Algorithms & Models


Adtributor1最早系统地提出利用根因分析对广告系统收入指标进行溯因, 其基于一个较强的假设:根因的指标来自于单个指标。


iDice2对 Adtributor1中的根因位于单个维度 的假定进行了放宽。在 iDice 中,允许根因是多个维度的组合。


HotSpot3指出多维根因分析的两个难点:单个指标的异常会传播导致该指标在不同层级的异常; 算法搜索空间过大,需要高效的搜索算法。

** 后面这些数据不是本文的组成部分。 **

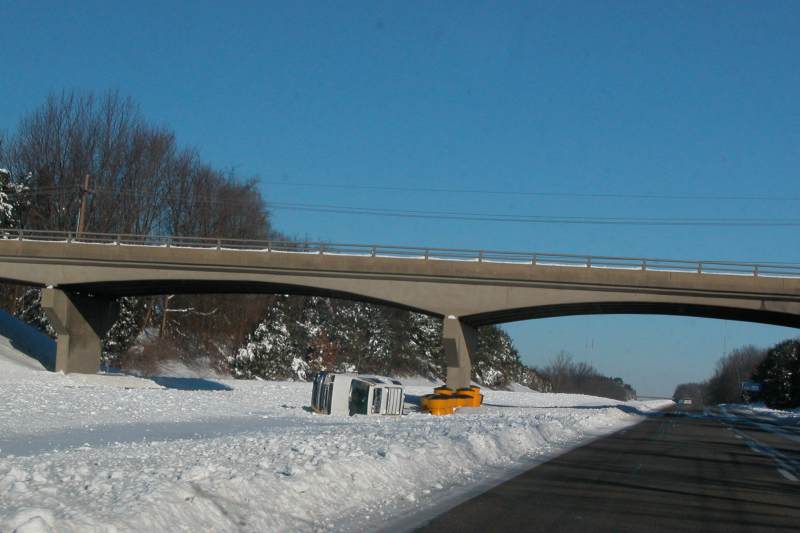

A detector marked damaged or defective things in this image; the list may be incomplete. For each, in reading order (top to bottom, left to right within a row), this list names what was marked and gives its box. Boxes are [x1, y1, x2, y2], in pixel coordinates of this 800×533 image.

overturned white truck [310, 370, 404, 416]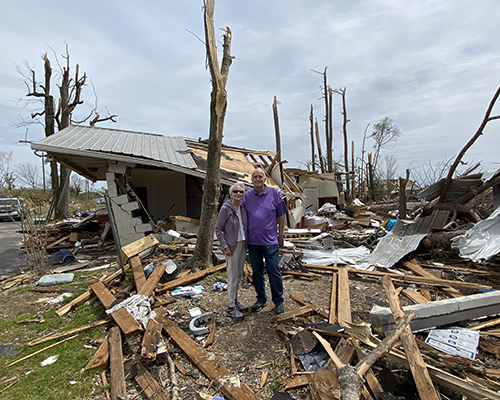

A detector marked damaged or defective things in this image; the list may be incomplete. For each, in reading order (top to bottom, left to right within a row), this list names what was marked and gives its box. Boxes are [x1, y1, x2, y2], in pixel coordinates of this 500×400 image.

broken wood plank [121, 234, 158, 260]
broken wood plank [130, 255, 146, 292]
broken wood plank [139, 262, 168, 296]
broken wood plank [156, 264, 227, 292]
broken wood plank [336, 266, 352, 328]
broken wood plank [27, 318, 111, 346]
broken wood plank [85, 336, 109, 370]
broken wood plank [109, 326, 127, 400]
broken lumber [109, 326, 127, 400]
broken wood plank [135, 362, 170, 400]
broken wood plank [141, 308, 166, 360]
broken wood plank [163, 318, 260, 398]
broken lumber [163, 316, 260, 400]
broken wood plank [380, 276, 440, 400]
broken lumber [382, 276, 438, 400]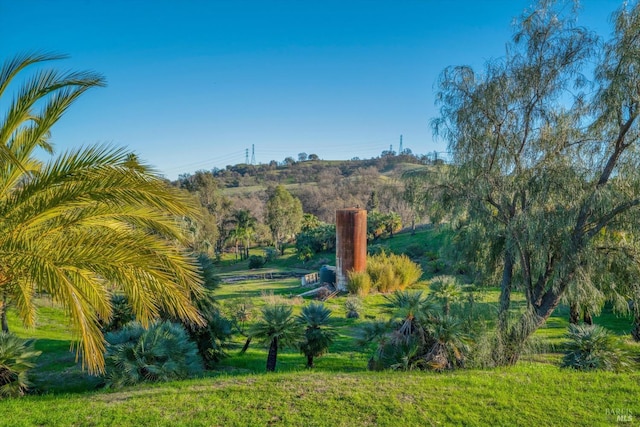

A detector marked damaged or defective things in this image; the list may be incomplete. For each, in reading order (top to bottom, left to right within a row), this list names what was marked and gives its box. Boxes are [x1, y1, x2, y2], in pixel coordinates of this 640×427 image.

rusty metal silo [336, 207, 364, 290]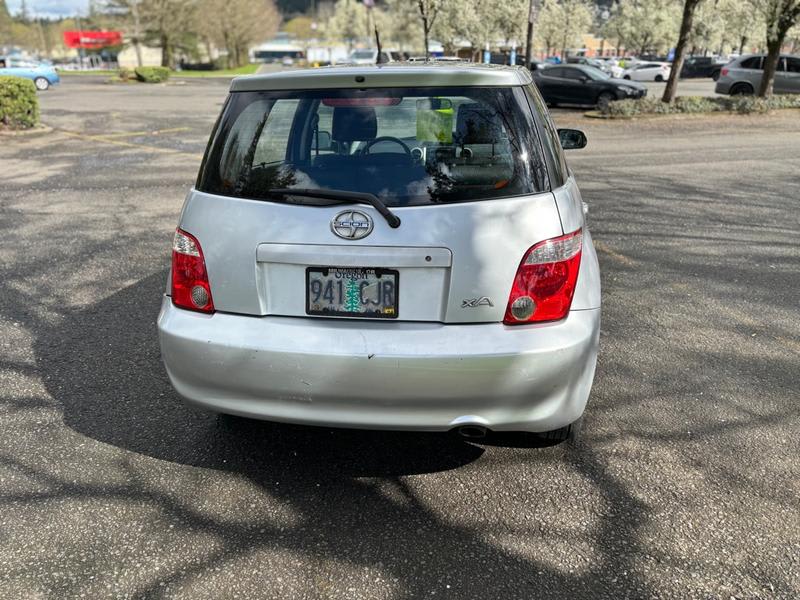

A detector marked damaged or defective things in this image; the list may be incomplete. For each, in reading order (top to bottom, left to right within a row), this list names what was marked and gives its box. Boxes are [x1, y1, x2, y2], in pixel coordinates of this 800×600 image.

dent on bumper [156, 298, 600, 432]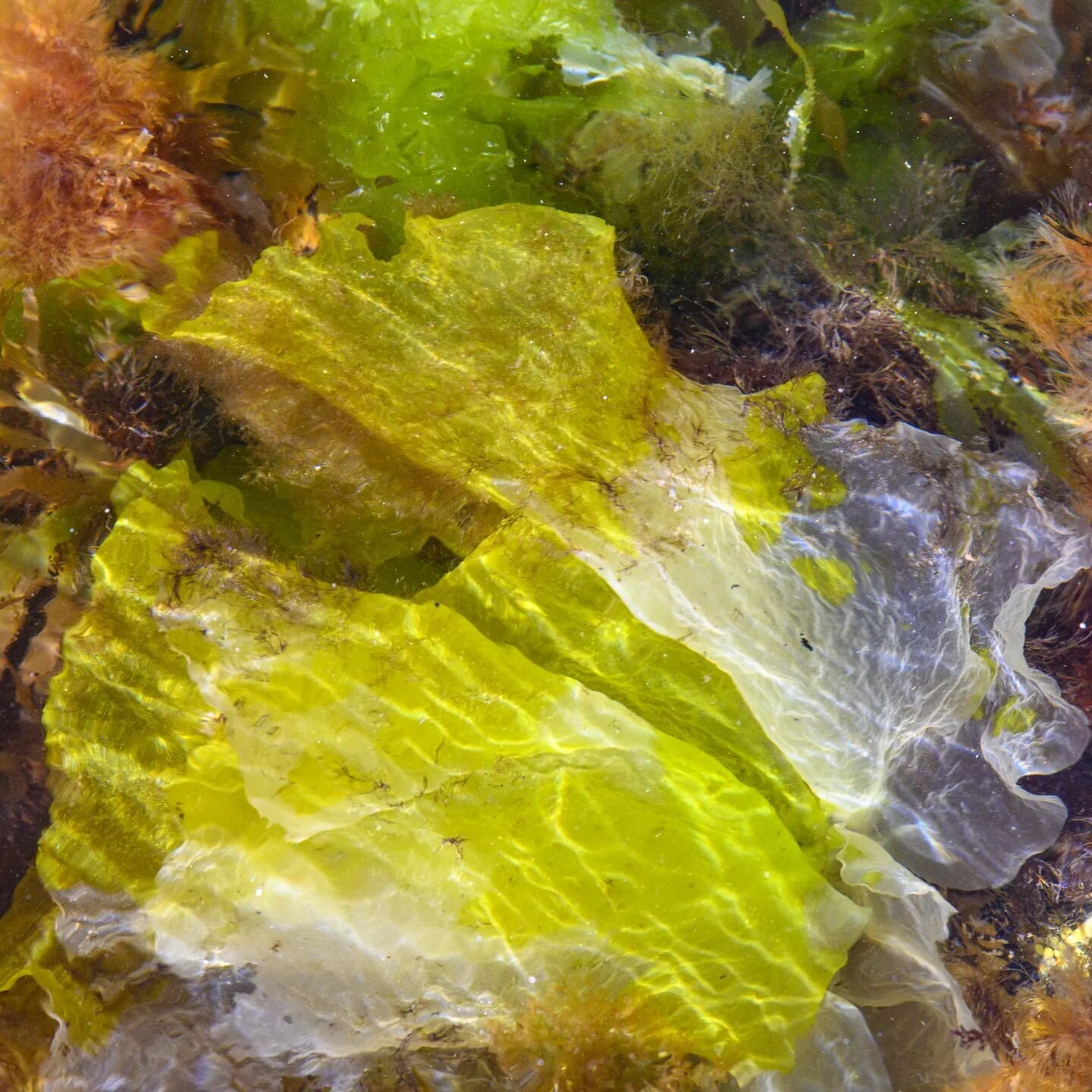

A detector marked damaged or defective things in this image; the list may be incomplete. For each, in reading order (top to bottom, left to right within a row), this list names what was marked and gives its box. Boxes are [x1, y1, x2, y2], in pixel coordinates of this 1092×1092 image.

torn algae edge [0, 452, 869, 1074]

针对这两个难点,论文给出了对应的解决方案:对于第一个异常传播的问题,提出了 一个新的指标 ripple effect 用于得分计算; 对于第二个问题采用蒙特卡洛搜索树 (Monte Carlo Tree Search) 和层次剪枝 (hierarchical pruning) 的方法 来实现更加高效的搜索。

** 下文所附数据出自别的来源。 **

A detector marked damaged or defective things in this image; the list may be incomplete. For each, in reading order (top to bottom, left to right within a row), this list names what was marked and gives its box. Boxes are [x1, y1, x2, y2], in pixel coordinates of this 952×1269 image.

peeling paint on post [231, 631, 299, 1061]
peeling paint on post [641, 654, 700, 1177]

Squeeze4提出 generalized ripple effect 和 generalized potential score, 同时可以更好地平衡搜索效率与精度。


AutoRoot5使用 daptive density clustering 来提升模型精度, 同时使用一种高效的过滤机制来提升搜索效率。


RiskLoc6通过加权的方式定义 risk score 来挖掘根因指标。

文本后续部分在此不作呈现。